Thursday, January 29, 2009

Inflight Reading

Boarding a plane with just the right reading matter is really important for me, especially if it's to be a short turbulent flight. I like to have something very interesting, preferably surprising, to read. Stories and poems work well because with choice and variety comes more chance of finding something distracting enough to take my mind off any bumpy interludes, or while landing. Most of the time I love flying, but I don't like that final approach at the end of the journey, especially if there are crosswinds - and for some reason there often seem to be crosswinds. Dunedin airport is subject to wind shear, and I just wish I didn't know that.

So I was delighted yesterday to have with me a poet I hadn't previously discovered, and whose poems I found absorbing and while I was reading, the rest of the world faded. Great! It's a gift I have that has always frustrated the people around me. Once engrossed in reading, I can be oblivious to any attempt to grab my attention. It's a useful talent to have if one is unnerved by the prospect of being caught in an unrecoverable downdraft.

The slim volume I had with me is called All Blacks' Kitchen Gardens by Tim Jones. I bought my copy at Unity Books Wellington, and it had been pre-autographed by the author who had added the exhortation "Happy reading" - that gave me a good feeling right there!

Finding a new poet I like reading is like meeting a new friend.

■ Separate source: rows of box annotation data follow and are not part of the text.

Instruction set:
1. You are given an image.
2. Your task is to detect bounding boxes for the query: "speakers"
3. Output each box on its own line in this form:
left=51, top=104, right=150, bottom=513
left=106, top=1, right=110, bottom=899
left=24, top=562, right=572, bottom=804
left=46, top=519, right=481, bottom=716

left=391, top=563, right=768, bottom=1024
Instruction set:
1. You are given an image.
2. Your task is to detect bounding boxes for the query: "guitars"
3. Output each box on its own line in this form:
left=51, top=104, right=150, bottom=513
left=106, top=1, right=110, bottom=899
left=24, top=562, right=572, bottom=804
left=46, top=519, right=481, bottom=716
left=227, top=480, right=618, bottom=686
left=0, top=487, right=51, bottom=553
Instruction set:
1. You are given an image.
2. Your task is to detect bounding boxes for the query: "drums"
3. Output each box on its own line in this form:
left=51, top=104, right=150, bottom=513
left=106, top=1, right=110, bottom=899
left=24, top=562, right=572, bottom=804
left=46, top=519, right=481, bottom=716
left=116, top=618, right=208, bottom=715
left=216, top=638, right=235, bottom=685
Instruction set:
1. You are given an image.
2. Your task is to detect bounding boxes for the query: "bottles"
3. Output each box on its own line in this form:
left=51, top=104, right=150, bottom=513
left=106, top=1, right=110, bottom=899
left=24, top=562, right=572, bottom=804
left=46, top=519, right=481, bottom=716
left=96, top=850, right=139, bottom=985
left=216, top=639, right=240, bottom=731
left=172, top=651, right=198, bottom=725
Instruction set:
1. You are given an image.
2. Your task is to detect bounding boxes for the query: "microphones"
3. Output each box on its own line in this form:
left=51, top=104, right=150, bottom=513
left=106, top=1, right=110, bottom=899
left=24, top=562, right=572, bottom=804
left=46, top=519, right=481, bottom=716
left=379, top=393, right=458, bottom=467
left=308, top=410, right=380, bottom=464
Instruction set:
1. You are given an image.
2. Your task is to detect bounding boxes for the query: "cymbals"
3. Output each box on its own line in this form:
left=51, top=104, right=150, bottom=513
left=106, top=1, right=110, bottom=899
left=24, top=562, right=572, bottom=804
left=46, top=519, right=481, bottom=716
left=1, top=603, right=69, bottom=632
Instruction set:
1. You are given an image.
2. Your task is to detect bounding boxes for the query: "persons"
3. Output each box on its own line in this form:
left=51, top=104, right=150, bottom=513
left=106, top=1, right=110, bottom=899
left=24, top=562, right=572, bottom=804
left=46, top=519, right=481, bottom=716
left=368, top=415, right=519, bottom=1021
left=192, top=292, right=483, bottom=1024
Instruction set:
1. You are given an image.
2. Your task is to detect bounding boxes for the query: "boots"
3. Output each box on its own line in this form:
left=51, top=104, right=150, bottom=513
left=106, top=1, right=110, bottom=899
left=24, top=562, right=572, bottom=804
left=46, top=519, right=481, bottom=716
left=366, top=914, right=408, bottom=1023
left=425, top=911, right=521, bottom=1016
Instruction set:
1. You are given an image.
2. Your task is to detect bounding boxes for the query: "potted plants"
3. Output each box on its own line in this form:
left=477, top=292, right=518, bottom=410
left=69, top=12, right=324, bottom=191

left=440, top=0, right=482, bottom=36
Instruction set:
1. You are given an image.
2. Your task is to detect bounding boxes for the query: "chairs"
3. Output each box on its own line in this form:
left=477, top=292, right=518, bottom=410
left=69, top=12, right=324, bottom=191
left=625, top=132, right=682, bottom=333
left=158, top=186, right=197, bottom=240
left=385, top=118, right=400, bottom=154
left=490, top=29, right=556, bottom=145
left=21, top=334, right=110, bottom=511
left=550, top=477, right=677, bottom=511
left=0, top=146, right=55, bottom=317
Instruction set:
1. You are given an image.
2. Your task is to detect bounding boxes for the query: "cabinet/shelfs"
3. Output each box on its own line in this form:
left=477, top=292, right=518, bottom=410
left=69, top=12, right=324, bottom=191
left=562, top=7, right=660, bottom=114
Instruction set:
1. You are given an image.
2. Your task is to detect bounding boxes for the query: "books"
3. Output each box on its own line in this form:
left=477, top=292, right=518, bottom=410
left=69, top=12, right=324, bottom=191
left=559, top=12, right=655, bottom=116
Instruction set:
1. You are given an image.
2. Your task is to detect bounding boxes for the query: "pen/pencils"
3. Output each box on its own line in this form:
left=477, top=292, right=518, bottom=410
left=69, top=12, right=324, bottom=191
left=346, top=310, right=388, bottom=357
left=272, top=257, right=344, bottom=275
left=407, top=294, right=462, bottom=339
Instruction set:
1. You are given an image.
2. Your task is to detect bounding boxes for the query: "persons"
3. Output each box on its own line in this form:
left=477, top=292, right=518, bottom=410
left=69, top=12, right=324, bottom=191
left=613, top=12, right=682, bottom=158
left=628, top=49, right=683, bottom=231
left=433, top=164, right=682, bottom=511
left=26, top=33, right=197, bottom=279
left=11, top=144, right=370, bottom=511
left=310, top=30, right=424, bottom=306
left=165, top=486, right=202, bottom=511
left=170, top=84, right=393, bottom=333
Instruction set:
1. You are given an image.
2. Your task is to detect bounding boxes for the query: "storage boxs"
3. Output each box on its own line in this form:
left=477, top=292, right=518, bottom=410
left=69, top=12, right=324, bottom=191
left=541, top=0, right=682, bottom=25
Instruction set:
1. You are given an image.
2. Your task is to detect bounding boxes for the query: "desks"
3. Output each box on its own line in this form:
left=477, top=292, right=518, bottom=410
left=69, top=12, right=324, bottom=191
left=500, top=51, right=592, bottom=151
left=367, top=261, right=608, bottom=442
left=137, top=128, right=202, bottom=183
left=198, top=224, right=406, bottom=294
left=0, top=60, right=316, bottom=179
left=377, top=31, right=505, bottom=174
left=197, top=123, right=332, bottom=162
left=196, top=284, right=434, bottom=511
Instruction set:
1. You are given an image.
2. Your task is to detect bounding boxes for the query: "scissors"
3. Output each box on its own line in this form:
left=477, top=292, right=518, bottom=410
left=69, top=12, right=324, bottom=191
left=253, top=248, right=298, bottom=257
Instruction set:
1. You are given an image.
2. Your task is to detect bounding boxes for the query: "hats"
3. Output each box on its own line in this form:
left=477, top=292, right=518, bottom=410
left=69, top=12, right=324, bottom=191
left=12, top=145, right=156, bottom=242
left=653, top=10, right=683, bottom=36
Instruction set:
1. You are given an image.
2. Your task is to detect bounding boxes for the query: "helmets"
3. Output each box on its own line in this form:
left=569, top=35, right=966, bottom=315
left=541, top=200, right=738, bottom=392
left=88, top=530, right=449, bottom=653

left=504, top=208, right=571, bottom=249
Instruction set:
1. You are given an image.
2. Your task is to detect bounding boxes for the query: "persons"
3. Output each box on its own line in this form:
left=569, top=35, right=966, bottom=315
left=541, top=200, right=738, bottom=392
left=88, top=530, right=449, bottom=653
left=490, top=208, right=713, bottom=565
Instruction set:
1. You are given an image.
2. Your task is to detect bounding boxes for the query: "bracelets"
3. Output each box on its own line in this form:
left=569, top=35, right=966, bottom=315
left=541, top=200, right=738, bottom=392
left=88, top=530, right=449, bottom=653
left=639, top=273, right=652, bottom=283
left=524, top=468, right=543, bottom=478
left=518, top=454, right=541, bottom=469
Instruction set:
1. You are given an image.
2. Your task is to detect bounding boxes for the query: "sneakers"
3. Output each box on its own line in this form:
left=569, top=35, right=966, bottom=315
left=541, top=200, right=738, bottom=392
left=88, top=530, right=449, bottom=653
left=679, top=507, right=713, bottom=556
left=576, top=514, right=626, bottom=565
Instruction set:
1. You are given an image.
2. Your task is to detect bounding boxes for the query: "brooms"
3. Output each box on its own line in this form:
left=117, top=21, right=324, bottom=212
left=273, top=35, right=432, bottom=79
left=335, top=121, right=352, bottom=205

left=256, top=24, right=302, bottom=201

Here's a poem from the book, online, about a child and a parent watching the stars. I can relate to this poem, except for the child feeling the cold. My mother used to drag us out to watch cosmic phenomena (I will always be grateful that she passed on that enthusiasm to me) and as we lived in Auckland it wasn't ever freezing. But here in the far south of New Zealand - where the poem appears to be set - the best viewing conditions seem to be on the coldest nights. Even here I often brave the cold, with telescope and all, when there's something to see, so I guess I can relate to the father in the poem, who doesn't feel the cold.

With just one poem triggering such thoughts and memories, no wonder I found the book perfect for flying with. There was another wonderful poem ("Love Scene with Monks") about Buddhist monks walking in the Dunedin Botanical gardens while a couple of lovers roll on the grass. I know those gardens. I know those monks. It could have been me, rolling on the grass.

One of Jones' other books is called Extreme Weather Events but I wouldn't have been reading that on a flight scheduled to cross from a southerly airstream into a northerly front.

On Googling, I find that Tim Jones has a website and a blog.

That he has performed a community service by editing Kiwi literary magazine JAAM 26.

And that he has recently published a book of short fiction called Transported (Vintage NZ 2008) so I'll be looking out for that at the airport bookstore next time I fly.


Tim Jones said...

Finding your comments on how much you liked "All Blacks' Kitchen Gardens" was a lovely surprise - thank you, and I'm glad you enjoyed it.

The Paradoxical Cat said...

Hi Tim, thanks for dropping by, and thanks for writing the poems!

Stan Jones. said...

Tim is a good lad......even if he does feel the cold !!

Regards from Stan Jones (Tim's father.)

Mike Crowl said...

Transported is well worth looking out: I enjoyed it thoroughly.